» Extract to read
———

6.  That from the foregoing, the Defendants’ Motion dated the 13th July, 2020 is without merit, and is dismissed with costs.

Orders accordingly.

Delivered virtually and dated at Eldoret this 25th day of November, 2020.

S. M. KIBUNJA

JUDGE

In the presence of:

Plaintiff/Respondent: Absent.

Defendants/Applicants:   Absent.

Counsel:   Absent

Court Assistant: Christine and the Ruling is to be transmitted digitally by the Deputy Registrar to the Counsel on record through their e-mail addresses.

———

» Listed entries

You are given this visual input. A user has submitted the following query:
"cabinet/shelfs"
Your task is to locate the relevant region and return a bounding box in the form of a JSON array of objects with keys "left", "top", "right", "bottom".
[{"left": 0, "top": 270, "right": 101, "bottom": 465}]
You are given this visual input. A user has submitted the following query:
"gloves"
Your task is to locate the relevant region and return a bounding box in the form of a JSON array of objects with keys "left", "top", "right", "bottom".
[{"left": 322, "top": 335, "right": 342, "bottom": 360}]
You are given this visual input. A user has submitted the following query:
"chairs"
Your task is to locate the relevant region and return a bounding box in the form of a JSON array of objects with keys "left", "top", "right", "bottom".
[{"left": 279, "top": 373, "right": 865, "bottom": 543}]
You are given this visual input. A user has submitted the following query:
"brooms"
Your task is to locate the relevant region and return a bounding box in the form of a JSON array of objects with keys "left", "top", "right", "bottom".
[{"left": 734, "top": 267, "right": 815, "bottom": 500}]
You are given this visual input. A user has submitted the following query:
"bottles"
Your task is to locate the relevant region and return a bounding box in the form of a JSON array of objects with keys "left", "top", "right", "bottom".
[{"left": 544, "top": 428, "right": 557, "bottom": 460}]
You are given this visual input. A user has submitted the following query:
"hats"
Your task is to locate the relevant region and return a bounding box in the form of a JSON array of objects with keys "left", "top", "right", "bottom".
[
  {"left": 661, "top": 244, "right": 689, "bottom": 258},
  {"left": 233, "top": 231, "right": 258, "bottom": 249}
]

———

» Problems to solve
A. Reproduce verbatim the portion of the ruling excerpt starting with "In the presence" and going on through "their e-mail addresses.".
B. According to the ruling excerpt, where and on what date was the ruling delivered?
C. Explain, on the basis of the ruling excerpt, why the Defendants' Motion dated the 13th July, 2020 is dismissed.
The rows are not required for this exercise.

» Answers by item
A.
In the presence of:

Plaintiff/Respondent: Absent.

Defendants/Applicants:   Absent.

Counsel:   Absent

Court Assistant: Christine and the Ruling is to be transmitted digitally by the Deputy Registrar to the Counsel on record through their e-mail addresses.

B. It was delivered virtually at Eldoret on the 25th day of November, 2020.

C. The motion is dismissed with costs because, from the foregoing, it is found to be without merit.